In 1975 the movie “Jaws” was widely regarded as one of the best horror-thriller movies of its’ time. It certainly scored high on the fear factor as many people would not swim in an ocean without looking carefully over the surface for that dreaded fin coming toward them. For years I caught myself looking for it even when in fresh water lakes. Yes, it’s embarrassing to admit it, but it sure speaks to the power of the film.
Well, it seems that sharks got a bad rap after that because many people viewed them as frightening, man-eating creatures when, in fact, most of them are harmless. Not only are they fascinating because of their keen sense of smell and greatest electrical sensitivity of any animal on this earth, but they are also another example of an innovation in self-cleaning and fluid dynamics.

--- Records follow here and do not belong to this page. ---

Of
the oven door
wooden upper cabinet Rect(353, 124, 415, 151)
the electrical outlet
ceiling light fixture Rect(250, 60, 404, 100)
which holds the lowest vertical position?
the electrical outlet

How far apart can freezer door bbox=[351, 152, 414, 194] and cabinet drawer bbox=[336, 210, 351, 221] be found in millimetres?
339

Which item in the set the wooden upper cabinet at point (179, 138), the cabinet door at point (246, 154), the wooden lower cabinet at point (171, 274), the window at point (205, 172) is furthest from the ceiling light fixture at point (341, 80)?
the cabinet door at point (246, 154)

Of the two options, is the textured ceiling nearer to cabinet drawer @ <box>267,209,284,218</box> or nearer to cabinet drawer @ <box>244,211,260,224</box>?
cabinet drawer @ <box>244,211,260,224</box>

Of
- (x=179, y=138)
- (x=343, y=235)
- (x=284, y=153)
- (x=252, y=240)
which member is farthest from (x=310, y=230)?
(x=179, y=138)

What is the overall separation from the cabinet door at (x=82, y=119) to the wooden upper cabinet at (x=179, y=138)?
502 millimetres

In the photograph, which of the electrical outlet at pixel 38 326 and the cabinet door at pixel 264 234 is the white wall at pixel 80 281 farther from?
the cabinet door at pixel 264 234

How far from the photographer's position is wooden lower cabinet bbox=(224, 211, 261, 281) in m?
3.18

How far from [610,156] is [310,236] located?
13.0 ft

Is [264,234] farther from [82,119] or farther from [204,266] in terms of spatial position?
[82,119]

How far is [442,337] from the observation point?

Sharks apparently move through the water very quickly and efficiently because of their natural skin design. Their skin has many small individual ribbed scales called dermal denticles (known as “little skin teeth”). This helps with their fluid dynamics because seawater has lots of algae, bacteria and barnacle larvae in it, known as ecto-parasites, that slow down movement through it. These dermal scales continually flex in response to changes in pressure associated with the shark’s movement. Not only does this reduce the available surface area for anything to adhere to it, but it also serves to reinforce the direction of water flow by accelerating it at the skin’s surface. This, in turn, effectively minimizes the contact time of the ecto-parasites that cause friction drag.
All of this is of great interest to boat manufacturers because the ecto-parasites that attach to a ship’s hull are major sources of energy inefficiency. Similar to the lotus plant inspired resin, there are now surface coatings inspired by shark skin that show a 67% decrease in organism attachments, a sure speed booster, and they are completely self-cleaning at 4-5 knots.
Another lesson from nature that produces no waste, no pollution and is energy enhancing. So while we may not be drawn to sharks in the same way as we are to cuddly kittens, we can appreciate and respect them for their value in nature.